The Meisler's have since repeatedly said it was the most tragic month in the township's recent history.



we never know when our number is going to be called so enjoy life and be kind to others!


OK, forgive me for the buzz kill. The decedent had oxycodone in his system which is a Schedule II opiate similar to heroin. There is an admission that these drugs were passed around the party. That means somebody was selling or dealing in opiates and committed a felony and person died after consuming the drugs.

Yes, I know Dr. Cadigan, who is not a qualified medical examiner or pathologist but like Dr. Wukie in Sandusky County an elected county coroner, claims the levels of alcohol and oxycodone didn't kill him. The young man had cardiomyopathy and that's what killed him according to Dr. Cadigan.

Of course this is Ottawa County, home to Prosecutor Mark Mulligan and the Ottawa County Drug Task force who only seem to make pot busts but can't find the Rx drugs such as oxycodone, heroin, methamphetamine and cocaine hiding in plain view as this story proves.

No, the fact that it is now policy in many Ohio law enforcement agencies to prosecute the sellers of unlawful drugs that end up having a role in a person's death for murder had nothing to do with Dr. Cadigan's finding because after all the oxycodone had nothing to do with his death and the people at the party meant well and are popular. Right?


Who is to say that he took the Oxycodone at the party? Can you prove when he took it? He said the levels were non lethal. Meaning he could have took them earlier in the day and they were wearing off. Still no proof he took them AT the party or that they contributed to his death.


He didn't have a script! Dont matter if it was at the party or not!


Except that people at the party state he took it.


Oxycodone can cause your heart to pound. Alcohol can amplify the effects of any drug. If he already had a bad ticker, the last thing he should be doing is taking recreational drugs. One question I have-did he know he had Cardiomyopathy? It is a treatable condition.


Just speculating.. but there's a strong possibility he had cardiomyopathy due to abusing alcohol and drugs for several years.
That's why I believe it disingenuous for Dr. Cadigan to claim mixing alcohol with oxycodone had nothing to do with his death. Further, the fact is several people committed felonies at that party and one would think a coroner/doctor would have a duty to ensure the people using and selling the oxycodone at the party were prosecuted.


First of all, there is no where in this article that says oxycodone was being sold, used, and/or abused at this party.

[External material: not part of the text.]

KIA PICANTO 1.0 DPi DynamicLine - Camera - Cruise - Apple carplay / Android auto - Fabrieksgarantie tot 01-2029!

I have been to many many parties, and when someone says that there were drugs being "passed" around, they are referring to a "joint", or marijuana cigarette, to be politically correct. I've never seen or heard of people freely passing around percocets, or oxys. So he could have simply taken a percocet earlier in the day or even the night before to help with pain he had in his neck, back, legs or anywhere for that matter. Also the test that are now available to test for drugs can narrow down the exact dose that was taken as well as when it was taken. So if the Dr/medical examiner, says that the amount of oxycodone and alcohol were NOT a factor in his death, then they were NOT a factor. All of you conspiracy theorist, need to go back to the drawing board. One last thing, smoking a joint with a couple of your friends while enjoying a cocktail, is NOT a felony, nor should it be.


Really? He took a Percocet which is prescribed for serious pain but decided to go to a party after taking it and mix it with alcohol despite clear warnings to the contrary?

My point continues to be 22 year olds rarely have cardiomyopathy and there were drugs passed at the party of popular people on the peninsula. God forbid the police, prosecutor, or coroner look into the nature of the drugs being passed around WHEN he had oxycodone in his system and cause problems for the "beautiful people" and or expose how widespread and lucrative Rx drug abuse is in Ottawa County.

IMO, it's a variant on the Limberios case. People are being protected from criminal charges for dealing, and or civil lawsuits.